# [Text]

'''

240 The findings which precede this recital were neither disputed by JCB Service in the course of the present proceedings nor challenged before the Court of First Instance. In those circumstances, it should be considered that given its response of ‘no’ in section II(3)(f) of the form A/B in relation to sanctions which may be taken against undertakings participating in the agreement for the United Kingdom, JCB Service had notified the Commission of its intention not to impose such sanctions.
241 Thus, the response of ‘no’ in the section mentioned above of the form A/B means that the sanctions imposed on the distributor in the United Kingdom went beyond the limits of the activity described in the notification, and therefore, contrary to what was stated in paragraph 191 of the judgment under appeal, the sanctions at issue cannot enjoy immunity from fines under Article 15(5) of Regulation No 17.
242 It thus follows that the Court of First Instance erred in law in paragraphs 191 and 192 of the judgment under appeal in finding that the Commission could not impose a fine of EUR 864 000 for conduct classified as an aggravating circumstance and that the Commission could not increase the amount of the fine to take account of alleged aggravating circumstances.
243 It follows from the foregoing that the cross-appeal must be allowed with regard to paragraphs 191 and 192 of the judgment under appeal and paragraph 2 of its operative part.

'''

# [Data]

'''

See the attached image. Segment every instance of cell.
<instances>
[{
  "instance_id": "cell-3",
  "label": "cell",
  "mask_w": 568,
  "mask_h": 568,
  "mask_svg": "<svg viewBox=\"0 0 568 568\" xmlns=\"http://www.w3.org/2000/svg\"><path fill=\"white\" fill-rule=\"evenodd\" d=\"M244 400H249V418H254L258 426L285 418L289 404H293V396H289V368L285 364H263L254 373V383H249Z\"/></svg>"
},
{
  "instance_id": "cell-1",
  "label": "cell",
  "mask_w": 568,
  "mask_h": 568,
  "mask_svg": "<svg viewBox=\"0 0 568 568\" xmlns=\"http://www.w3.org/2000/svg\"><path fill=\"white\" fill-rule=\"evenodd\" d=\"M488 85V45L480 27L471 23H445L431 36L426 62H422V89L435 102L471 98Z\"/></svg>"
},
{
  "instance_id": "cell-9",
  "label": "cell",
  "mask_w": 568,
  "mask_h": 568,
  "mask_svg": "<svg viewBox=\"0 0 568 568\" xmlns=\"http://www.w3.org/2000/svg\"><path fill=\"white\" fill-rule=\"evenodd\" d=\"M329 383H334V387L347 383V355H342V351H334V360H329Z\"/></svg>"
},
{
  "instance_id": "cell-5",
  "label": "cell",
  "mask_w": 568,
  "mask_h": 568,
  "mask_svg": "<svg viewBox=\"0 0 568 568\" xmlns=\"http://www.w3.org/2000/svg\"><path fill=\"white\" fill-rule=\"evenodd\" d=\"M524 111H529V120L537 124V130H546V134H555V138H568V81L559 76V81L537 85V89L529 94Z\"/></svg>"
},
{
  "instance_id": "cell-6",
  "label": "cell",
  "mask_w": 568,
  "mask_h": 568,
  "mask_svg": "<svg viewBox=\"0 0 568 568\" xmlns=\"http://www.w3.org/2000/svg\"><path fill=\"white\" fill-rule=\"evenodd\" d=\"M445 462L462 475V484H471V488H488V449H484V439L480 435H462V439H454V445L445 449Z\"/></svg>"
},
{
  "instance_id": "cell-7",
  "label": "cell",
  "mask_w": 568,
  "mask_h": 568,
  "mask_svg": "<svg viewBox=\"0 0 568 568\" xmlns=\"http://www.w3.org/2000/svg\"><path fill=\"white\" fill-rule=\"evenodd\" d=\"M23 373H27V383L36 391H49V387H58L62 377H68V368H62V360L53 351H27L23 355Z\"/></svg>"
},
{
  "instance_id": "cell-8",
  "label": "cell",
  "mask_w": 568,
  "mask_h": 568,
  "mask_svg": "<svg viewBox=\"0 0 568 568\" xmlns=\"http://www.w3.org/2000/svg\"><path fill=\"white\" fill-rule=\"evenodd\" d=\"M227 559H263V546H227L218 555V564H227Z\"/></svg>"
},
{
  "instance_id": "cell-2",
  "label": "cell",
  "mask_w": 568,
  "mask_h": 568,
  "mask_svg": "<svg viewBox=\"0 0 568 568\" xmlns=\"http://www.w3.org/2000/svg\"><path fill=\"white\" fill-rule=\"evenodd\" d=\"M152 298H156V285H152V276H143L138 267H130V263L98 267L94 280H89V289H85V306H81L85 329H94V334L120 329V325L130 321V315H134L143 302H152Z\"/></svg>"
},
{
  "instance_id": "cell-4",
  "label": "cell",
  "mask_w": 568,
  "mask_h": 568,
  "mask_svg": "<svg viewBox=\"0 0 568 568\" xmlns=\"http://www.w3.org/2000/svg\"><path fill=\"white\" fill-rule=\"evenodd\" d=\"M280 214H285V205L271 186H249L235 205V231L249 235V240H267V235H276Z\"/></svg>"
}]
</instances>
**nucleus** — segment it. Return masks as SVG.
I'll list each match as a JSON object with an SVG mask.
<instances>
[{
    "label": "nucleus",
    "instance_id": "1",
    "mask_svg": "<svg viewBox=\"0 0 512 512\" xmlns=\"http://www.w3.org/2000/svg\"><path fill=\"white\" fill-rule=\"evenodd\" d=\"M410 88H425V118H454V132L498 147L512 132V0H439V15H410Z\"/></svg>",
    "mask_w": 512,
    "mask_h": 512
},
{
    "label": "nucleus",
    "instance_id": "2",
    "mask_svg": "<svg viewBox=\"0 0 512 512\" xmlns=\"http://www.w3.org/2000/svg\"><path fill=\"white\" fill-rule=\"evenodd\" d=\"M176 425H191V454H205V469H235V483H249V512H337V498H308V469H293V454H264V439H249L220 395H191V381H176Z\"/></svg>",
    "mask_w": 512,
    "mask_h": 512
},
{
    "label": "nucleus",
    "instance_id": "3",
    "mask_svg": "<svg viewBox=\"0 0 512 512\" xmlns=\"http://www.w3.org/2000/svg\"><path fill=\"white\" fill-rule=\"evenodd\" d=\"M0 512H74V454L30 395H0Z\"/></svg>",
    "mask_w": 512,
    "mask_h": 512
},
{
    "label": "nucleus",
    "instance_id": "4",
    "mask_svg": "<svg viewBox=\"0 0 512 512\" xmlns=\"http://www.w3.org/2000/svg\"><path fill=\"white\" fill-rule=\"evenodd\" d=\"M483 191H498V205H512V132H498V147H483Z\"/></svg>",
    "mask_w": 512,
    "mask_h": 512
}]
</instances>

'''

# [List of tasks]
1. Echo the JCB Service judgment word for word between "241 Thus, the" and "alleged aggravating circumstances.", inclusive.
2. Render this sentence from the JCB Service judgment into French: "It follows from the foregoing that the cross-appeal must be allowed with regard to paragraphs 191 and 192 of the judgment under appeal and paragraph 2 of its operative part."
3. Pick up the JCB Service judgment after its last paragraph and continue it.

# [The responses]
1.
241 Thus, the response of ‘no’ in the section mentioned above of the form A/B means that the sanctions imposed on the distributor in the United Kingdom went beyond the limits of the activity described in the notification, and therefore, contrary to what was stated in paragraph 191 of the judgment under appeal, the sanctions at issue cannot enjoy immunity from fines under Article 15(5) of Regulation No 17.
242 It thus follows that the Court of First Instance erred in law in paragraphs 191 and 192 of the judgment under appeal in finding that the Commission could not impose a fine of EUR 864 000 for conduct classified as an aggravating circumstance and that the Commission could not increase the amount of the fine to take account of alleged aggravating circumstances.

2. Il résulte de ce qui précède que le pourvoi incident doit être accueilli en ce qui concerne les points 191 et 192 de l'arrêt attaqué et le point 2 de son dispositif.

3.
244 Under Article 61 of the Statute of the Court of Justice, the Court, where it quashes a decision of the Court of First Instance, may either itself give final judgment in the matter, where the state of the proceedings so permits, or refer the case back to the Court of First Instance for final judgment. Since the state of the proceedings so permits, it is appropriate to give final judgment on the amount of the fine to be imposed on JCB Service and to fix that fine at EUR 30 864 000.
Costs
245 Pursuant to the first paragraph of Article 122 of the Rules of Procedure, where the appeal is unfounded or where the appeal is well founded and the Court itself gives final judgment in the case, the Court is to make a decision as to costs. Under the first subparagraph of Article 69(2) of the Rules of Procedure, which applies to appeals pursuant to Article 118 thereof, the unsuccessful party is to be ordered to pay the costs if they have been applied for in the successful party’s pleadings.
246 Since the Commission has applied for costs and JCB Service has been unsuccessful, it must be ordered to pay the costs of the main appeal proceedings. Since the Commission has applied for costs relating to the cross-appeal, JCB Service must also be ordered to pay those costs.
On those grounds, the Court (Second Chamber) hereby:
1. Dismisses the appeal;
2. Allows the cross-appeal of the Commission of the European Communities;
3. Sets aside paragraph 2 of the operative part of the judgment of the Court of First Instance of the European Communities of 13 January 2004 in Case T-67/01 JCB Service v Commission;
4. Fixes the amount of the fine imposed on JCB Service under Article 4 of Commission Decision 2002/190/EC of 21 December 2000 relating to a proceeding under Article 81 of the EC Treaty (Case COMP.F.1/35.918 –JCB) at EUR 30 864 000;
5. Orders JCB Service to bear all the costs of these appeal proceedings.
[Signatures]
* Language of the case: English.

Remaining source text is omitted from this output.